This is the specific question I refer to (exam practice):
Particle P has mass 3kg and particle Q has mass 2kg. The particles are moving in
opposite directions on a smooth horizontal plane when they collide directly. Immediately
before the collision, P has speed 3 ms^–1 and Q has speed 2 ms^–1. Immediately after the
collision, both particles move in the same direction and the difference in their speeds is
1 ms^–1.
I did the following to (correctly) calculate the speed of each particle:
3kg * 3ms^-1 + 2kg * -2ms^-1 = 3kg * v + 2kg * (v + 1)
…
v = velocity of particle P = 0.6ms^-1
v + 1 = velocity of particle Q = 1.6ms^-1
My question is this: how do I know that the greater speed (v + 1) is for particle Q? Is it because it had the greater momentum before the collision, so it's supposed to have the greater velocity after the collision?
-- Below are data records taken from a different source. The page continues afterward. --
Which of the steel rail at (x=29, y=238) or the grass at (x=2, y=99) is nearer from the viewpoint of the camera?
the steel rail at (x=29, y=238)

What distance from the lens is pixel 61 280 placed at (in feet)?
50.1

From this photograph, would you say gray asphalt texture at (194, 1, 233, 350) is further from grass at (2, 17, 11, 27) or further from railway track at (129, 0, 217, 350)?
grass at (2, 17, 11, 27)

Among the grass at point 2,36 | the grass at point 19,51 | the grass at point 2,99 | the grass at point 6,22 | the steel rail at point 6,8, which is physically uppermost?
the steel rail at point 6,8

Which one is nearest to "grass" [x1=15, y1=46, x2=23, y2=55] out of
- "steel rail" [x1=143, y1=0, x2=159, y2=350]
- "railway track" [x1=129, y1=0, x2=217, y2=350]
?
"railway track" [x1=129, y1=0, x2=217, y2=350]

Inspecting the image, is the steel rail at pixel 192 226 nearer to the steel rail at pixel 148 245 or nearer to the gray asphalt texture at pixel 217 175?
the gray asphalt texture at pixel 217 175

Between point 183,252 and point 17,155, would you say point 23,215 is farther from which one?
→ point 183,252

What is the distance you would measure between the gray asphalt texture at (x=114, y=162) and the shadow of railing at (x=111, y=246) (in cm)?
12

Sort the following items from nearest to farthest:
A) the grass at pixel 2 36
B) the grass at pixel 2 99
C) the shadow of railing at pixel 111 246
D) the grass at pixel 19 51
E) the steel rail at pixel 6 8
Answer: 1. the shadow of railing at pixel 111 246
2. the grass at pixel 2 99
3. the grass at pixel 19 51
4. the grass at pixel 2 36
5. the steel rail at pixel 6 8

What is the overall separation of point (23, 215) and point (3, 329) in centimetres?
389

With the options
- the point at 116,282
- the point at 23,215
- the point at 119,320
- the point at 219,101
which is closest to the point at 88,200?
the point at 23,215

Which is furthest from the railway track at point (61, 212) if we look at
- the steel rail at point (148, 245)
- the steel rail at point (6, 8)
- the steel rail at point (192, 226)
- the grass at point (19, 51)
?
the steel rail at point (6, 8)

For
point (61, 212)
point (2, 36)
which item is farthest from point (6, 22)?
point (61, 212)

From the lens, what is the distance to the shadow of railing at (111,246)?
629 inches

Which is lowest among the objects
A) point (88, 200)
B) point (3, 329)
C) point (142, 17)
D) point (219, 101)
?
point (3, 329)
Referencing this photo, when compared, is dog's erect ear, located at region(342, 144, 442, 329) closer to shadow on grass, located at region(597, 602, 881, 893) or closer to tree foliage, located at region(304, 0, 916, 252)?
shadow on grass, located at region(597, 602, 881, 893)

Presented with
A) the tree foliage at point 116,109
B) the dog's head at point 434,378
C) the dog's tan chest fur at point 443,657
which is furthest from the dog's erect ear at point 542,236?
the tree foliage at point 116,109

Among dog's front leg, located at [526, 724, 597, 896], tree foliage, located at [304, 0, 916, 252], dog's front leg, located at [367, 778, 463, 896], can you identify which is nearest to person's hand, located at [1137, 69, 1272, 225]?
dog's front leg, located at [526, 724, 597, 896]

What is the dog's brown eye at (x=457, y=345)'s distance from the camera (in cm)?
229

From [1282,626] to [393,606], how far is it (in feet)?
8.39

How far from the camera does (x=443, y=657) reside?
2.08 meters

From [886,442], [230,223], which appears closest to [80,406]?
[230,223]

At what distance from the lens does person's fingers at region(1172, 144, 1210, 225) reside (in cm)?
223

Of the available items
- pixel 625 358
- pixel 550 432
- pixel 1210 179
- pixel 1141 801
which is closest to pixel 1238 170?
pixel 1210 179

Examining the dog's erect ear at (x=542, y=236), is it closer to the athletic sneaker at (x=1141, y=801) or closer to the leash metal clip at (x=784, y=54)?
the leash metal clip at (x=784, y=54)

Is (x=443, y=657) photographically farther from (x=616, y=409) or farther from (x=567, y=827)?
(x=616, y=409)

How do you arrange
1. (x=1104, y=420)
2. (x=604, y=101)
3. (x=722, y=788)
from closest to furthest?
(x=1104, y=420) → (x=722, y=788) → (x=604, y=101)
If I assume that particle P has the greater velocity after the collision, the answer is different (and incorrect).
Best Answer
You don't, but you can see what happens if you assume particle P has greater (more positive) velocity. Then you get that particle Q has velocity $.4\ \textrm{m/s}$ (notice that this is signed velocity, not magnitude), and particle P, $1.4\ \textrm{m/s}$. This is nonsense, though, (as Ross pointed out) since you assumed WLOG that $P$ started to the left of $Q$.
Generally speaking, for elastic collision of two particles the ending velocity is uniquely determined by conservation of momentum and conservation of energy. For inelastic collisions, such as the one here, you must use the information given in the problem to determine the final velocity. There is no universal principle about which particle must move faster than the other.